--- EXERCISE INSTRUCTIONS ---
- A) In the forum thread about the conflicted ephemeral node exception, what kind of policy does tao xiao suggest for the zk retry?
- B) Retype everything in the forum thread from "Posted by Mayuresh" down to "be really useful.", keeping the wording unchanged.

---- TEXT PROVIDED

Re: Got conflicted ephemeral node exception for several hours

Posted by Mayuresh Gharat <gh...@gmail.com>.
That would solve this. But it looks like a work around. We need to check
why this happens exactly and get to the root cause. What do you think?
Getting to the root cause of this might be really useful.

Thanks,

Mayuresh

On Sun, Jul 12, 2015 at 8:45 PM, tao xiao <xi...@gmail.com> wrote:

> Restart the consumers does fix the issue. But since the zk retry is wrapped
> in an infinite loop it doesn't give a chance to consumer to respond it
> until some one notices and restarts. Why I suggest to have a maximum retry
> policy is if max retry is reached it can invoke a customer handler which I
> can then inject a restart call so that it can remedy itself without
> people's attention.
>
> On Mon, 13 Jul 2015 at 11:36 Jiangjie Qin <jq...@linkedin.com.invalid>
> wrote:
>
> > Hi Tao,
> >
> > We see this error from time to time but did not think of this as a big
> > issue. Any reason it bothers you much?
> > I¹m not sure if throwing exception to user on this exception is a good
> > handling or not. What are user supposed to do in that case other than
> > retry?
> >
> > Thanks,
> >
> > Jiangjie (Becket) Qin
> >
> > On 7/12/15, 7:16 PM, "tao xiao" <xi...@gmail.com> wrote:
> >
> > >We saw the error again in our cluster.  Anyone has the same issue
> before?
> > >
> > >On Fri, 10 Jul 2015 at 13:26 tao xiao <xi...@gmail.com> wrote:
> > >
> > >> Bump the thread. Any help would be appreciated.

--------
---- PROVIDED INFORMATION

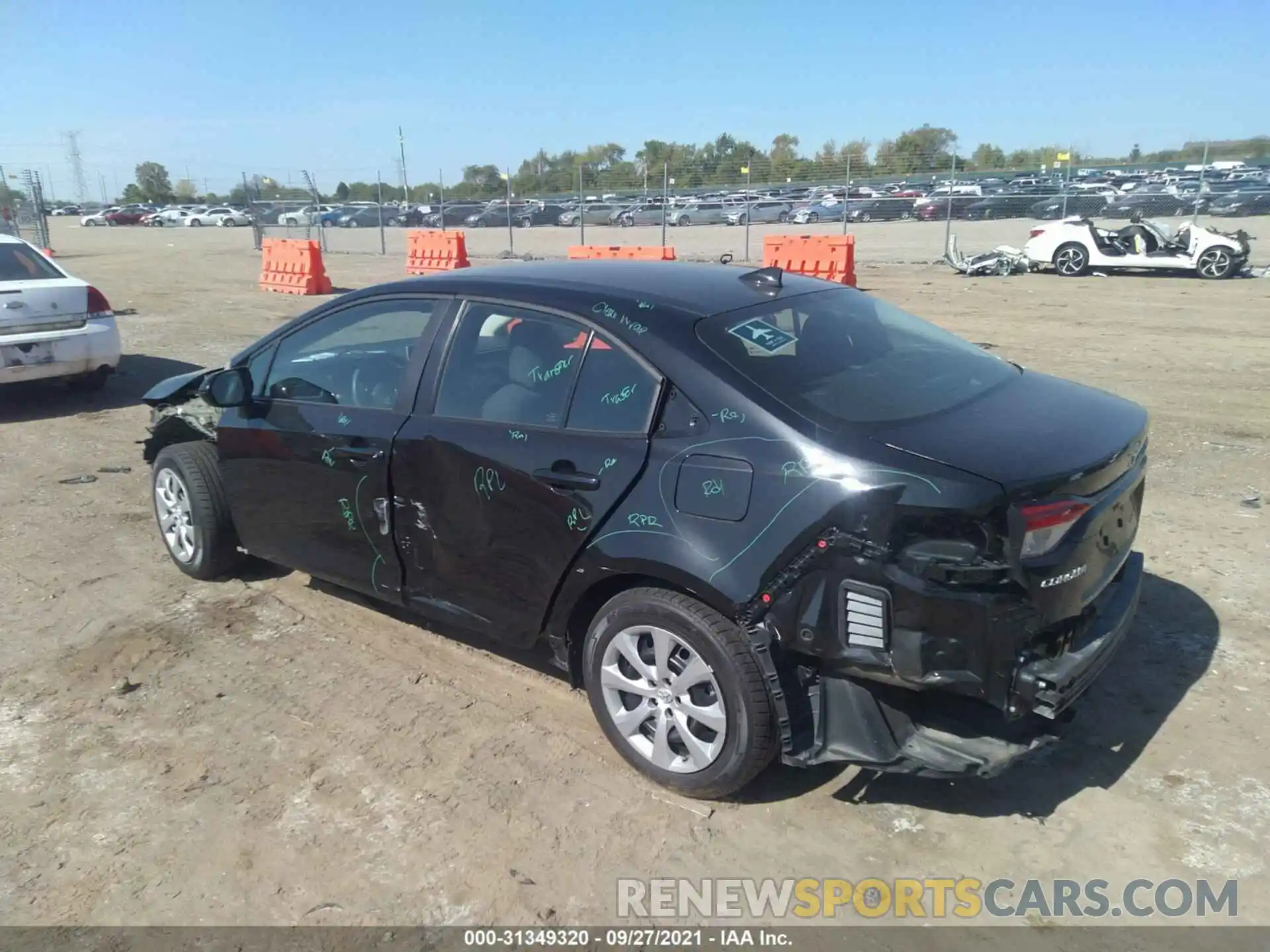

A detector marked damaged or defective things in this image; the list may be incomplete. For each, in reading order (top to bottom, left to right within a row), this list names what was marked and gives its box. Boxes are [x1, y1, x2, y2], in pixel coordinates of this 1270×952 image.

--------
---- PROVIDED INFORMATION

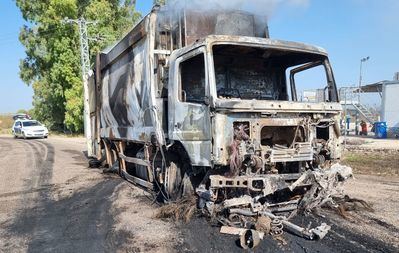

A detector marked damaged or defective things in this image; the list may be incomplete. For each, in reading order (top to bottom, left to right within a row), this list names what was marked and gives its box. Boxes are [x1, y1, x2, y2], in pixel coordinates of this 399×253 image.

--------
---- PROVIDED INFORMATION

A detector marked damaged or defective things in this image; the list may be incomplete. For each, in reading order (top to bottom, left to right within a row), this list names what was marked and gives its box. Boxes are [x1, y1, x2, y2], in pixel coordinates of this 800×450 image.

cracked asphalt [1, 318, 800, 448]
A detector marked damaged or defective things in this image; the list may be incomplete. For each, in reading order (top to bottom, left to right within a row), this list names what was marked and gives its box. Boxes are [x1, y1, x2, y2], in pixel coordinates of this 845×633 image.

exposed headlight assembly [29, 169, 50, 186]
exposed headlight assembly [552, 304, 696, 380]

--------

--- WRITTEN ANSWERS ---
- A) A maximum retry policy.

- B)
Posted by Mayuresh Gharat <gh...@gmail.com>.
That would solve this. But it looks like a work around. We need to check
why this happens exactly and get to the root cause. What do you think?
Getting to the root cause of this might be really useful.